CapCut by ByteDance
A partial screenshot of a CapCut promotional clip on TikTok.

Lawsuit: ByteDance’s CapCut app secretly reaps massive amounts of user data

The ByteDance-owned CapCut video editing app gathers significant amounts of private data, including facial scans, from its 200 million active users, generating huge profits and potentially allowing the Chinese government to access that data, according to a proposed class action lawsuit filed in an Illinois federal court.

CapCut and sister company TikTok are owned by the Chinese company ByteDance Ltd., which has long been under scrutiny by American officials concerned with how it collects and leverages American users’ personal data, allegedly including biometric data.

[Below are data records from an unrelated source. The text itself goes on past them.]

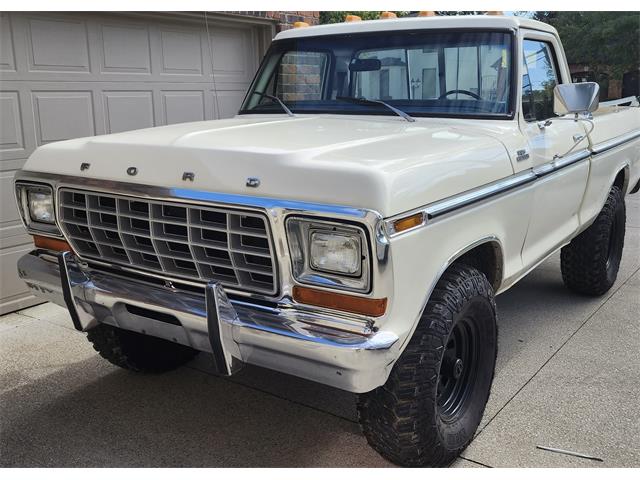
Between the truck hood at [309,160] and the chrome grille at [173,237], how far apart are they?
114 millimetres

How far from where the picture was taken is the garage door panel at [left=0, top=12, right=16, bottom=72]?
4.40m

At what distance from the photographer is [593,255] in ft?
15.0

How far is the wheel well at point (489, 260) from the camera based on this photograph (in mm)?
2969

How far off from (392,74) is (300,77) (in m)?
0.62

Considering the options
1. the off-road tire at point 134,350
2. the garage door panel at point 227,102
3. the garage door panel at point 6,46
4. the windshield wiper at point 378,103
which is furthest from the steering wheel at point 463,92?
the garage door panel at point 227,102

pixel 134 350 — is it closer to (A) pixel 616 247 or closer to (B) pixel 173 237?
(B) pixel 173 237

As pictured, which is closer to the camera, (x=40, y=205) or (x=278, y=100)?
(x=40, y=205)

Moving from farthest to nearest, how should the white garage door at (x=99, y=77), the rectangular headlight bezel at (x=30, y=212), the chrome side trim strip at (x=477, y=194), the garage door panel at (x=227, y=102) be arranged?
the garage door panel at (x=227, y=102), the white garage door at (x=99, y=77), the rectangular headlight bezel at (x=30, y=212), the chrome side trim strip at (x=477, y=194)

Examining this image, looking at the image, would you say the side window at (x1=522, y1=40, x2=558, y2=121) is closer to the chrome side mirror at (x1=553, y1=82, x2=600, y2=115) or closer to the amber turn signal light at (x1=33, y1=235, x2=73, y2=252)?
the chrome side mirror at (x1=553, y1=82, x2=600, y2=115)

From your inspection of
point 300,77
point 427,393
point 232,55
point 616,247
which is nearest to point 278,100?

The lawsuit, filed July 28, says that CapCut users are not notified of its data practices and are not asked to give consent. CapCut allowed one of the plaintiffs, then a 7th grader, to use the app without setting up an account, accessing a privacy policy with terms of use, or obtaining parental consent, according to the lawsuit.

CapCut’s privacy problems are “particularly significant,” the lawsuit says, noting that as the subsidiary of a Chinese company, CapCut has a legal obligation to share with the Chinese government the information it gathers from regular users and one-time users alike. .

The lawsuit notes that in May 2023 former ByteDance official Yintao Yu publicly stated that the Chinese government could access data and monitor U.S. operations from its Beijing headquarters, giving the company strategic insight into how to maintain “core communist values.” The plaintiffs add that the Chinese Communist Party uses a “backdoor channel code” to access U.S. and other non-Chinese citizens’ data, citing Yu.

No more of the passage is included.